RFR (11): 8205878: pthread_getcpuclockid is expected to return 0 code
David Holmes
david.holmes at oracle.com
Mon Jul 9 21:41:02 UTC 2018
Hi Chris,
On 10/07/2018 4:22 AM, Chris Plummer wrote:
> Hi David,
>
> Would it be better to problem list this test on solaris using
> JDK-8156708. That way when JDK-8156708 is fixed it can come off the
> problem list and start executing on solaris.
JDK-8156708 is already fixed - it's a dup of JDK-8154715. We could only
fix this for VM created threads.

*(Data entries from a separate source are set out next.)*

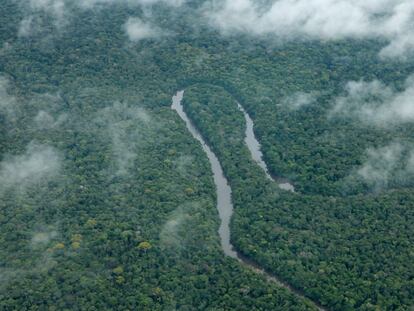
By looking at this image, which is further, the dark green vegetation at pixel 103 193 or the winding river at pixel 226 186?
the winding river at pixel 226 186

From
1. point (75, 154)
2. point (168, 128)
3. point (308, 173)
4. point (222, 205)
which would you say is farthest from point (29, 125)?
→ point (308, 173)

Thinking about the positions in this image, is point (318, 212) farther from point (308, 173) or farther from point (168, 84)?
point (168, 84)

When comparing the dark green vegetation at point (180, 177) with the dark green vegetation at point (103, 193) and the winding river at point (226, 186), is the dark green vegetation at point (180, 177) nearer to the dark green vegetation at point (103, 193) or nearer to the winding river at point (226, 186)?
the dark green vegetation at point (103, 193)

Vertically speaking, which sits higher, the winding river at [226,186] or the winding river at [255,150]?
the winding river at [255,150]

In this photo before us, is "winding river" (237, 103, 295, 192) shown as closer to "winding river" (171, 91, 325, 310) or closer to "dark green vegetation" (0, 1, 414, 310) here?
"winding river" (171, 91, 325, 310)

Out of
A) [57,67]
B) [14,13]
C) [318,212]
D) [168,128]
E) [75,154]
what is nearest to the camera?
[318,212]

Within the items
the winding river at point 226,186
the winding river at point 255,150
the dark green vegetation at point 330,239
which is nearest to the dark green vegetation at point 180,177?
the dark green vegetation at point 330,239
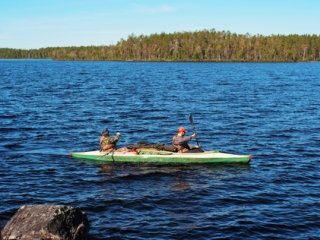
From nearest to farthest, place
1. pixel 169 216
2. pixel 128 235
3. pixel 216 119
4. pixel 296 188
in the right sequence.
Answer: pixel 128 235
pixel 169 216
pixel 296 188
pixel 216 119

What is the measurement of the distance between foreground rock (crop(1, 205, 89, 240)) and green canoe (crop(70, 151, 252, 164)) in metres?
11.4

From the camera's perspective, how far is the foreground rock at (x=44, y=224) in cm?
1136

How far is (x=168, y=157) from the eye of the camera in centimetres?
2344

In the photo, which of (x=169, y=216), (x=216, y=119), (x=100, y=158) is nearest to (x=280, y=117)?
(x=216, y=119)

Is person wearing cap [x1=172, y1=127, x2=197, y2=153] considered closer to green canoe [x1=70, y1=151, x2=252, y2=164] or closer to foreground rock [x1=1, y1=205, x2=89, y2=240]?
green canoe [x1=70, y1=151, x2=252, y2=164]

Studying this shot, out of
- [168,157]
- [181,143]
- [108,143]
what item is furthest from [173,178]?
[108,143]

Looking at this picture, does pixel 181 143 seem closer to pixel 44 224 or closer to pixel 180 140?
pixel 180 140

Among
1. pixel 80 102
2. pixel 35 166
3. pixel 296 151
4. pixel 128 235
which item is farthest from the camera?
pixel 80 102

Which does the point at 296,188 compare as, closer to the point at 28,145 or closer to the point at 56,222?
the point at 56,222

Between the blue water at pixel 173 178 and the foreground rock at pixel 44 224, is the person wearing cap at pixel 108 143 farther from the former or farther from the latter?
the foreground rock at pixel 44 224

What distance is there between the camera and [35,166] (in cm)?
2309

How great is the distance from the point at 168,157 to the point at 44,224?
1244 centimetres

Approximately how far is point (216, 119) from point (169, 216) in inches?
945

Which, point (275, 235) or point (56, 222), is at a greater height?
point (56, 222)
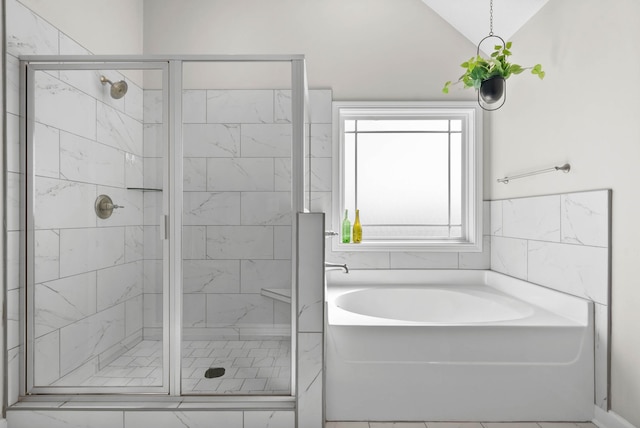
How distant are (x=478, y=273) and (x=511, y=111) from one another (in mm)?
1156

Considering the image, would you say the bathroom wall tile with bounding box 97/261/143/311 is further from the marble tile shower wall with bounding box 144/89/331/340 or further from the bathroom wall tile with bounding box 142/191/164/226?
the bathroom wall tile with bounding box 142/191/164/226

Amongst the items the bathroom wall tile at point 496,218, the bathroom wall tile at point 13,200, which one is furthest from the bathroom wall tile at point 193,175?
the bathroom wall tile at point 496,218

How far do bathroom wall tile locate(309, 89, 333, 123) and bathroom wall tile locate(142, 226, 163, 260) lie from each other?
148 cm

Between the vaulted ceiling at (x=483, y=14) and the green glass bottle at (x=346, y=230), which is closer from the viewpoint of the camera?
the vaulted ceiling at (x=483, y=14)

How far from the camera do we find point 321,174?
2.97 m

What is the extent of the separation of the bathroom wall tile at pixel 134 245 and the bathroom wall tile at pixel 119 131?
1.21ft

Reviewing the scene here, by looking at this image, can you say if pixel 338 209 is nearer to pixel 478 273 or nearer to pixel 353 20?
pixel 478 273

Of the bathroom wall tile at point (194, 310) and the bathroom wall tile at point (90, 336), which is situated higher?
the bathroom wall tile at point (194, 310)

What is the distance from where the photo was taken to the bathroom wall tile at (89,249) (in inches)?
75.5

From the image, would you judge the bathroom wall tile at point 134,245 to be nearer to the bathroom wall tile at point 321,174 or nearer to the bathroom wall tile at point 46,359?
the bathroom wall tile at point 46,359

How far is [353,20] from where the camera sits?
301 centimetres

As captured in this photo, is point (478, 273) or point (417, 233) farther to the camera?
point (417, 233)

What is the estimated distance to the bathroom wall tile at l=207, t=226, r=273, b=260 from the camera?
1.91 metres

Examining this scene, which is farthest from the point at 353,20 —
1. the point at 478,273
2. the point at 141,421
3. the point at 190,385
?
the point at 141,421
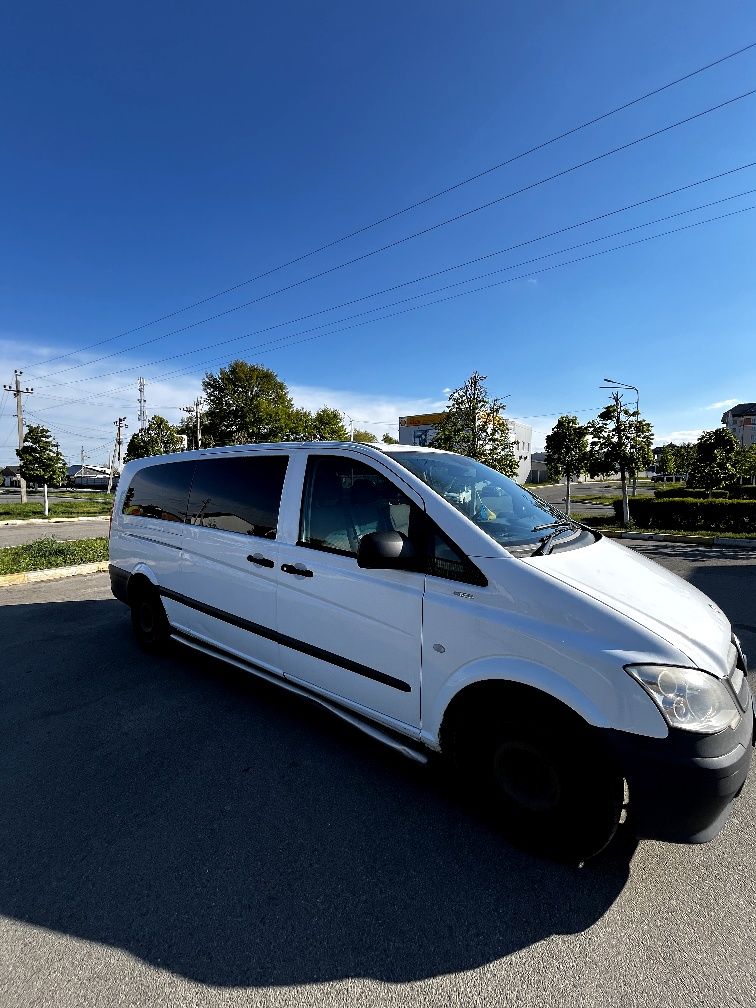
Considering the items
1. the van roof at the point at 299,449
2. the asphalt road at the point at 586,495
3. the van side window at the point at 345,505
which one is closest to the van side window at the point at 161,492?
the van roof at the point at 299,449

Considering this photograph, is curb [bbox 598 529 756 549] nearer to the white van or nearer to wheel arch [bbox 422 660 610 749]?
the white van

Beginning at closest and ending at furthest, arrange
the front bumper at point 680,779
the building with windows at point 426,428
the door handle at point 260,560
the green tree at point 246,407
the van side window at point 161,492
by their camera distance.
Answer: the front bumper at point 680,779 < the door handle at point 260,560 < the van side window at point 161,492 < the green tree at point 246,407 < the building with windows at point 426,428

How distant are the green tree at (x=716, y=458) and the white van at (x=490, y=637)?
3567 cm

The general problem of TLS destructors
looping if a thread terminates without detaching from the VM is not
solvable - other than by not using TLS in the VM.
Thanks,
David
> thanks,
>
> Chris
>
> On 7/8/18 4:58 PM, David Holmes wrote:
>> tl;dr skip the new regression test on Solaris
>>
>> New webrev:
>>
>> http://cr.openjdk.java.net/~dholmes/8205878/webrev.v3/
>>
>> This excludes the test from running on Solaris, so the makefile
>> doesn't bother compiling this native test and the Java part of the
>> test adds:
>>
>> ! * @requires os.family != "windows" & os.family != "solaris"
>> * @summary Basic test of Thread and ThreadMXBean queries on a natively
>> * attached thread that has failed to detach before
>> terminating.
>> + * @comment The native code only supports POSIX so no windows
>> testing; also
>> + * we have to skip solaris as a terminating thread that
>> fails to
>> + * detach will hit an infinite loop due to TLS destructor
>> issues - see
>> + * comments in JDK-8156708
>>
>> Note this means that Solaris is not affected by the original issue
>> because a still-attached native thread can't actually terminate due to
>> the TLS destructor infinite-loop issue.
>>
>> Thanks,
>> David
>>
>> On 6/07/2018 6:07 PM, David Holmes wrote:
>>> <sigh> The new test is hanging on Solaris. I just discovered we don't
>>> run these tests on Solaris until tier4.
>>>
>>> David
>>>
>>> On 6/07/2018 8:40 AM, David Holmes wrote:
>>>> Hi Chris,
>>>>
>>>> Thanks for looking at this.
>>>>
>>>> Updated webrev:
>>>>
>>>> http://cr.openjdk.java.net/~dholmes/8205878/webrev.v2/
>>>>
>>>> Only real changes in ji05t001.c. (And fixed typo in the new test)
>>>>
>>>> More below ...
>>>>
>>>> On 6/07/2018 7:55 AM, Chris Plummer wrote:
>>>>> Hi David,
>>>>>
>>>>> Solaris problems aside, overall it looks fine. Some minor things I
>>>>> noted:
>>>>>
>>>>> I noticed that exitCode is never modified in agentA() or agentB(),
>>>>> so there isn't much point to having it. If you reach the bottom of
>>>>> the function, it passed, so PASSED can be returned. The code would
>>>>> be more clear if it did this. As-is it is implied that you can
>>>>> reach the bottom when it fails.
>>>>
>>>> I resisted any and all urges to do any kind of unrelated code
>>>> cleanup in the tests - once you start you may end up doing a full
>>>> rewrite.
>>>>
>>>>> Is detaching the threads along the failure paths really needed?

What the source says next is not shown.